You, too, could be caught in a situation where people are ready for an alternative, yet your group has none to offer.
It’s understandable. We who work for change seem years away from convincing a critical mass of people that it is both stupid and wrong to have a school-to-prison pipeline, or a rate of carbon emissions killing hundreds of thousands of people, or a “national security strategy” that mainly breeds insecurity.
Historic change does not always have the gradual-then-accelerating curve shown by the LGBTQ movement. At times, a system goes into crisis. In 2007-2008 financial sectors in many countries skidded toward the cliff; Iceland’s even went over the cliff. Crisis equals opportunity, for those who are ready to use it.

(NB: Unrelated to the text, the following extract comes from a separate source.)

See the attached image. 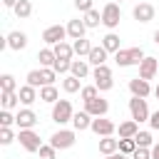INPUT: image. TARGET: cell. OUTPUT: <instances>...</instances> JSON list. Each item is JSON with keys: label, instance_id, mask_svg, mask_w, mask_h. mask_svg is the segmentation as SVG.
Returning a JSON list of instances; mask_svg holds the SVG:
<instances>
[{"label": "cell", "instance_id": "10", "mask_svg": "<svg viewBox=\"0 0 159 159\" xmlns=\"http://www.w3.org/2000/svg\"><path fill=\"white\" fill-rule=\"evenodd\" d=\"M159 72V60L157 57H144L142 62H139V77L142 80H154V75Z\"/></svg>", "mask_w": 159, "mask_h": 159}, {"label": "cell", "instance_id": "21", "mask_svg": "<svg viewBox=\"0 0 159 159\" xmlns=\"http://www.w3.org/2000/svg\"><path fill=\"white\" fill-rule=\"evenodd\" d=\"M114 152H119V139H114V137H99V154L109 157Z\"/></svg>", "mask_w": 159, "mask_h": 159}, {"label": "cell", "instance_id": "33", "mask_svg": "<svg viewBox=\"0 0 159 159\" xmlns=\"http://www.w3.org/2000/svg\"><path fill=\"white\" fill-rule=\"evenodd\" d=\"M134 142H137V147H144V149H152V147H154V137H152V132H137Z\"/></svg>", "mask_w": 159, "mask_h": 159}, {"label": "cell", "instance_id": "14", "mask_svg": "<svg viewBox=\"0 0 159 159\" xmlns=\"http://www.w3.org/2000/svg\"><path fill=\"white\" fill-rule=\"evenodd\" d=\"M129 92H132V97H149V92H152V87H149V82L147 80H142V77H134V80H129Z\"/></svg>", "mask_w": 159, "mask_h": 159}, {"label": "cell", "instance_id": "12", "mask_svg": "<svg viewBox=\"0 0 159 159\" xmlns=\"http://www.w3.org/2000/svg\"><path fill=\"white\" fill-rule=\"evenodd\" d=\"M15 124H17L20 129H32V127L37 124V114H35L30 107H25V109H20V112L15 114Z\"/></svg>", "mask_w": 159, "mask_h": 159}, {"label": "cell", "instance_id": "43", "mask_svg": "<svg viewBox=\"0 0 159 159\" xmlns=\"http://www.w3.org/2000/svg\"><path fill=\"white\" fill-rule=\"evenodd\" d=\"M132 159H152V149H144V147H137V152L132 154Z\"/></svg>", "mask_w": 159, "mask_h": 159}, {"label": "cell", "instance_id": "38", "mask_svg": "<svg viewBox=\"0 0 159 159\" xmlns=\"http://www.w3.org/2000/svg\"><path fill=\"white\" fill-rule=\"evenodd\" d=\"M12 139H17V137L12 134V129H10V127H2V129H0V144L7 147V144H12Z\"/></svg>", "mask_w": 159, "mask_h": 159}, {"label": "cell", "instance_id": "9", "mask_svg": "<svg viewBox=\"0 0 159 159\" xmlns=\"http://www.w3.org/2000/svg\"><path fill=\"white\" fill-rule=\"evenodd\" d=\"M89 129H92L97 137H112V134L117 132V124H114L112 119H107V117H94Z\"/></svg>", "mask_w": 159, "mask_h": 159}, {"label": "cell", "instance_id": "6", "mask_svg": "<svg viewBox=\"0 0 159 159\" xmlns=\"http://www.w3.org/2000/svg\"><path fill=\"white\" fill-rule=\"evenodd\" d=\"M129 114H132V119L139 124V122H149V107H147V99H142V97H132L129 99Z\"/></svg>", "mask_w": 159, "mask_h": 159}, {"label": "cell", "instance_id": "44", "mask_svg": "<svg viewBox=\"0 0 159 159\" xmlns=\"http://www.w3.org/2000/svg\"><path fill=\"white\" fill-rule=\"evenodd\" d=\"M149 127H152V129H159V109L149 117Z\"/></svg>", "mask_w": 159, "mask_h": 159}, {"label": "cell", "instance_id": "36", "mask_svg": "<svg viewBox=\"0 0 159 159\" xmlns=\"http://www.w3.org/2000/svg\"><path fill=\"white\" fill-rule=\"evenodd\" d=\"M40 75H42V87H47V84H55V77H57V72H55L52 67H42V70H40Z\"/></svg>", "mask_w": 159, "mask_h": 159}, {"label": "cell", "instance_id": "47", "mask_svg": "<svg viewBox=\"0 0 159 159\" xmlns=\"http://www.w3.org/2000/svg\"><path fill=\"white\" fill-rule=\"evenodd\" d=\"M2 5H5V7H15V5H17V0H2Z\"/></svg>", "mask_w": 159, "mask_h": 159}, {"label": "cell", "instance_id": "3", "mask_svg": "<svg viewBox=\"0 0 159 159\" xmlns=\"http://www.w3.org/2000/svg\"><path fill=\"white\" fill-rule=\"evenodd\" d=\"M92 80H94V87H97L99 92H107V89H112V87H114L112 70H109L107 65H102V67H94V70H92Z\"/></svg>", "mask_w": 159, "mask_h": 159}, {"label": "cell", "instance_id": "4", "mask_svg": "<svg viewBox=\"0 0 159 159\" xmlns=\"http://www.w3.org/2000/svg\"><path fill=\"white\" fill-rule=\"evenodd\" d=\"M122 20V10H119V2H107L102 7V25L107 30H114Z\"/></svg>", "mask_w": 159, "mask_h": 159}, {"label": "cell", "instance_id": "13", "mask_svg": "<svg viewBox=\"0 0 159 159\" xmlns=\"http://www.w3.org/2000/svg\"><path fill=\"white\" fill-rule=\"evenodd\" d=\"M132 15H134L137 22H152L154 20V5L152 2H139V5H134Z\"/></svg>", "mask_w": 159, "mask_h": 159}, {"label": "cell", "instance_id": "35", "mask_svg": "<svg viewBox=\"0 0 159 159\" xmlns=\"http://www.w3.org/2000/svg\"><path fill=\"white\" fill-rule=\"evenodd\" d=\"M119 152L127 154V157H132L137 152V142L134 139H119Z\"/></svg>", "mask_w": 159, "mask_h": 159}, {"label": "cell", "instance_id": "5", "mask_svg": "<svg viewBox=\"0 0 159 159\" xmlns=\"http://www.w3.org/2000/svg\"><path fill=\"white\" fill-rule=\"evenodd\" d=\"M17 142H20V147L25 152H40V147H42V139H40V134L35 129H20Z\"/></svg>", "mask_w": 159, "mask_h": 159}, {"label": "cell", "instance_id": "49", "mask_svg": "<svg viewBox=\"0 0 159 159\" xmlns=\"http://www.w3.org/2000/svg\"><path fill=\"white\" fill-rule=\"evenodd\" d=\"M154 42H157V45H159V30H157V32H154Z\"/></svg>", "mask_w": 159, "mask_h": 159}, {"label": "cell", "instance_id": "39", "mask_svg": "<svg viewBox=\"0 0 159 159\" xmlns=\"http://www.w3.org/2000/svg\"><path fill=\"white\" fill-rule=\"evenodd\" d=\"M70 67H72V60H57L52 70H55L57 75H65V72H70Z\"/></svg>", "mask_w": 159, "mask_h": 159}, {"label": "cell", "instance_id": "41", "mask_svg": "<svg viewBox=\"0 0 159 159\" xmlns=\"http://www.w3.org/2000/svg\"><path fill=\"white\" fill-rule=\"evenodd\" d=\"M0 124L2 127H12L15 124V114H10V109H2L0 112Z\"/></svg>", "mask_w": 159, "mask_h": 159}, {"label": "cell", "instance_id": "18", "mask_svg": "<svg viewBox=\"0 0 159 159\" xmlns=\"http://www.w3.org/2000/svg\"><path fill=\"white\" fill-rule=\"evenodd\" d=\"M84 32H87L84 20H70V22H67V35H70L72 40H82Z\"/></svg>", "mask_w": 159, "mask_h": 159}, {"label": "cell", "instance_id": "19", "mask_svg": "<svg viewBox=\"0 0 159 159\" xmlns=\"http://www.w3.org/2000/svg\"><path fill=\"white\" fill-rule=\"evenodd\" d=\"M17 94H20V102H22L25 107H30L32 102H37V99H40L37 89H35V87H30V84H22V87L17 89Z\"/></svg>", "mask_w": 159, "mask_h": 159}, {"label": "cell", "instance_id": "7", "mask_svg": "<svg viewBox=\"0 0 159 159\" xmlns=\"http://www.w3.org/2000/svg\"><path fill=\"white\" fill-rule=\"evenodd\" d=\"M65 37H67V27H62V25H50V27H45V32H42V42L45 45H60V42H65Z\"/></svg>", "mask_w": 159, "mask_h": 159}, {"label": "cell", "instance_id": "40", "mask_svg": "<svg viewBox=\"0 0 159 159\" xmlns=\"http://www.w3.org/2000/svg\"><path fill=\"white\" fill-rule=\"evenodd\" d=\"M55 154H57V149L52 144H42L40 147V159H55Z\"/></svg>", "mask_w": 159, "mask_h": 159}, {"label": "cell", "instance_id": "1", "mask_svg": "<svg viewBox=\"0 0 159 159\" xmlns=\"http://www.w3.org/2000/svg\"><path fill=\"white\" fill-rule=\"evenodd\" d=\"M147 55H144V50L142 47H122L117 55H114V62L119 65V67H132V65H139L142 60H144Z\"/></svg>", "mask_w": 159, "mask_h": 159}, {"label": "cell", "instance_id": "27", "mask_svg": "<svg viewBox=\"0 0 159 159\" xmlns=\"http://www.w3.org/2000/svg\"><path fill=\"white\" fill-rule=\"evenodd\" d=\"M12 12L17 15V20H25V17L32 15V2L30 0H17V5L12 7Z\"/></svg>", "mask_w": 159, "mask_h": 159}, {"label": "cell", "instance_id": "37", "mask_svg": "<svg viewBox=\"0 0 159 159\" xmlns=\"http://www.w3.org/2000/svg\"><path fill=\"white\" fill-rule=\"evenodd\" d=\"M25 80H27V84H30V87H35V89H37V87H42V75H40V70H30Z\"/></svg>", "mask_w": 159, "mask_h": 159}, {"label": "cell", "instance_id": "25", "mask_svg": "<svg viewBox=\"0 0 159 159\" xmlns=\"http://www.w3.org/2000/svg\"><path fill=\"white\" fill-rule=\"evenodd\" d=\"M37 60H40V65H42V67H55V62H57V57H55V50H52V47H42V50L37 52Z\"/></svg>", "mask_w": 159, "mask_h": 159}, {"label": "cell", "instance_id": "45", "mask_svg": "<svg viewBox=\"0 0 159 159\" xmlns=\"http://www.w3.org/2000/svg\"><path fill=\"white\" fill-rule=\"evenodd\" d=\"M152 159H159V142H154L152 147Z\"/></svg>", "mask_w": 159, "mask_h": 159}, {"label": "cell", "instance_id": "2", "mask_svg": "<svg viewBox=\"0 0 159 159\" xmlns=\"http://www.w3.org/2000/svg\"><path fill=\"white\" fill-rule=\"evenodd\" d=\"M72 117H75V109H72L70 99H60V102L52 104V122H55V124L62 127V124L72 122Z\"/></svg>", "mask_w": 159, "mask_h": 159}, {"label": "cell", "instance_id": "16", "mask_svg": "<svg viewBox=\"0 0 159 159\" xmlns=\"http://www.w3.org/2000/svg\"><path fill=\"white\" fill-rule=\"evenodd\" d=\"M107 50L102 47V45H97V47H92V52H89V57H87V62L92 65V67H102V65H107Z\"/></svg>", "mask_w": 159, "mask_h": 159}, {"label": "cell", "instance_id": "20", "mask_svg": "<svg viewBox=\"0 0 159 159\" xmlns=\"http://www.w3.org/2000/svg\"><path fill=\"white\" fill-rule=\"evenodd\" d=\"M119 139H134L137 137V132H139V124L134 122V119H127V122H122L119 124Z\"/></svg>", "mask_w": 159, "mask_h": 159}, {"label": "cell", "instance_id": "15", "mask_svg": "<svg viewBox=\"0 0 159 159\" xmlns=\"http://www.w3.org/2000/svg\"><path fill=\"white\" fill-rule=\"evenodd\" d=\"M5 40H7V47H10V50H17V52H20V50L27 47V35H25L22 30H12Z\"/></svg>", "mask_w": 159, "mask_h": 159}, {"label": "cell", "instance_id": "46", "mask_svg": "<svg viewBox=\"0 0 159 159\" xmlns=\"http://www.w3.org/2000/svg\"><path fill=\"white\" fill-rule=\"evenodd\" d=\"M104 159H127V154H122V152H114V154H109V157H104Z\"/></svg>", "mask_w": 159, "mask_h": 159}, {"label": "cell", "instance_id": "8", "mask_svg": "<svg viewBox=\"0 0 159 159\" xmlns=\"http://www.w3.org/2000/svg\"><path fill=\"white\" fill-rule=\"evenodd\" d=\"M75 132L72 129H60V132H55L52 137H50V144L55 147V149H70V147H75Z\"/></svg>", "mask_w": 159, "mask_h": 159}, {"label": "cell", "instance_id": "11", "mask_svg": "<svg viewBox=\"0 0 159 159\" xmlns=\"http://www.w3.org/2000/svg\"><path fill=\"white\" fill-rule=\"evenodd\" d=\"M84 112H87L89 117H107L109 102L102 99V97H97V99H92V102H84Z\"/></svg>", "mask_w": 159, "mask_h": 159}, {"label": "cell", "instance_id": "17", "mask_svg": "<svg viewBox=\"0 0 159 159\" xmlns=\"http://www.w3.org/2000/svg\"><path fill=\"white\" fill-rule=\"evenodd\" d=\"M92 119H94V117H89L84 109H82V112H75V117H72V127H75V132H84V129H89V127H92Z\"/></svg>", "mask_w": 159, "mask_h": 159}, {"label": "cell", "instance_id": "34", "mask_svg": "<svg viewBox=\"0 0 159 159\" xmlns=\"http://www.w3.org/2000/svg\"><path fill=\"white\" fill-rule=\"evenodd\" d=\"M80 97H82L84 102H92V99H97V97H99V89H97L94 84H87V87H82Z\"/></svg>", "mask_w": 159, "mask_h": 159}, {"label": "cell", "instance_id": "42", "mask_svg": "<svg viewBox=\"0 0 159 159\" xmlns=\"http://www.w3.org/2000/svg\"><path fill=\"white\" fill-rule=\"evenodd\" d=\"M92 2H94V0H75V7L84 15V12H89V10H92Z\"/></svg>", "mask_w": 159, "mask_h": 159}, {"label": "cell", "instance_id": "50", "mask_svg": "<svg viewBox=\"0 0 159 159\" xmlns=\"http://www.w3.org/2000/svg\"><path fill=\"white\" fill-rule=\"evenodd\" d=\"M119 2H122V0H119Z\"/></svg>", "mask_w": 159, "mask_h": 159}, {"label": "cell", "instance_id": "28", "mask_svg": "<svg viewBox=\"0 0 159 159\" xmlns=\"http://www.w3.org/2000/svg\"><path fill=\"white\" fill-rule=\"evenodd\" d=\"M52 50H55V57H57V60H72V55H75V47L67 45V42H60V45H55Z\"/></svg>", "mask_w": 159, "mask_h": 159}, {"label": "cell", "instance_id": "22", "mask_svg": "<svg viewBox=\"0 0 159 159\" xmlns=\"http://www.w3.org/2000/svg\"><path fill=\"white\" fill-rule=\"evenodd\" d=\"M70 75H75L77 80H84V77H89V62H87V60H72Z\"/></svg>", "mask_w": 159, "mask_h": 159}, {"label": "cell", "instance_id": "23", "mask_svg": "<svg viewBox=\"0 0 159 159\" xmlns=\"http://www.w3.org/2000/svg\"><path fill=\"white\" fill-rule=\"evenodd\" d=\"M102 47L107 50V52H119L122 50V45H119V35H114V32H107L104 37H102Z\"/></svg>", "mask_w": 159, "mask_h": 159}, {"label": "cell", "instance_id": "31", "mask_svg": "<svg viewBox=\"0 0 159 159\" xmlns=\"http://www.w3.org/2000/svg\"><path fill=\"white\" fill-rule=\"evenodd\" d=\"M72 47H75V55H80V57H89V52H92V47H94V45H89V40H84V37H82V40H75V45H72Z\"/></svg>", "mask_w": 159, "mask_h": 159}, {"label": "cell", "instance_id": "32", "mask_svg": "<svg viewBox=\"0 0 159 159\" xmlns=\"http://www.w3.org/2000/svg\"><path fill=\"white\" fill-rule=\"evenodd\" d=\"M0 92H17V82H15V77L12 75H2L0 77Z\"/></svg>", "mask_w": 159, "mask_h": 159}, {"label": "cell", "instance_id": "30", "mask_svg": "<svg viewBox=\"0 0 159 159\" xmlns=\"http://www.w3.org/2000/svg\"><path fill=\"white\" fill-rule=\"evenodd\" d=\"M82 20H84V25H87V30H92V27H97V25L102 22V12L92 7L89 12H84V17H82Z\"/></svg>", "mask_w": 159, "mask_h": 159}, {"label": "cell", "instance_id": "26", "mask_svg": "<svg viewBox=\"0 0 159 159\" xmlns=\"http://www.w3.org/2000/svg\"><path fill=\"white\" fill-rule=\"evenodd\" d=\"M62 89H65L67 94H75V92H82V80H77L75 75H67V77L62 80Z\"/></svg>", "mask_w": 159, "mask_h": 159}, {"label": "cell", "instance_id": "24", "mask_svg": "<svg viewBox=\"0 0 159 159\" xmlns=\"http://www.w3.org/2000/svg\"><path fill=\"white\" fill-rule=\"evenodd\" d=\"M40 99H42V102H47V104H55V102H60V92H57V87H55V84L40 87Z\"/></svg>", "mask_w": 159, "mask_h": 159}, {"label": "cell", "instance_id": "29", "mask_svg": "<svg viewBox=\"0 0 159 159\" xmlns=\"http://www.w3.org/2000/svg\"><path fill=\"white\" fill-rule=\"evenodd\" d=\"M0 102H2V109H12V107H17L20 94L17 92H0Z\"/></svg>", "mask_w": 159, "mask_h": 159}, {"label": "cell", "instance_id": "48", "mask_svg": "<svg viewBox=\"0 0 159 159\" xmlns=\"http://www.w3.org/2000/svg\"><path fill=\"white\" fill-rule=\"evenodd\" d=\"M154 97H157V99H159V84H157V87H154Z\"/></svg>", "mask_w": 159, "mask_h": 159}]
</instances>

I asked a Washington, D.C., friend who works among progressive Democrats what he heard after the Wall Street disaster. Did people in his circle discuss organizing the strong, grassroots anger into a push for major reform? He knew of none. As it turned out, that anger was organized by the right and became the Tea Party. Polls show that even today many people identifying as Tea Party members express hostility to Wall Street.
All this missed opportunity should be seen in the context of Barack Obama’s presidency, since it was he who said, during his candidacy, that the Swedish solution to its own banking crisis had been correct: Seize the banks rather than bail them out. (In a recent New Yorker article on Greece, former finance minister Yanis Varoufakis said President Obama told him that the U.S. bailout was against his personal politics.)
Presidents do what they do, given the existing power realities they face. The lesson for us in the United States is: In 2009 we lacked a powerful movement that had a vision, and was willing to mobilize direct action on behalf of that vision.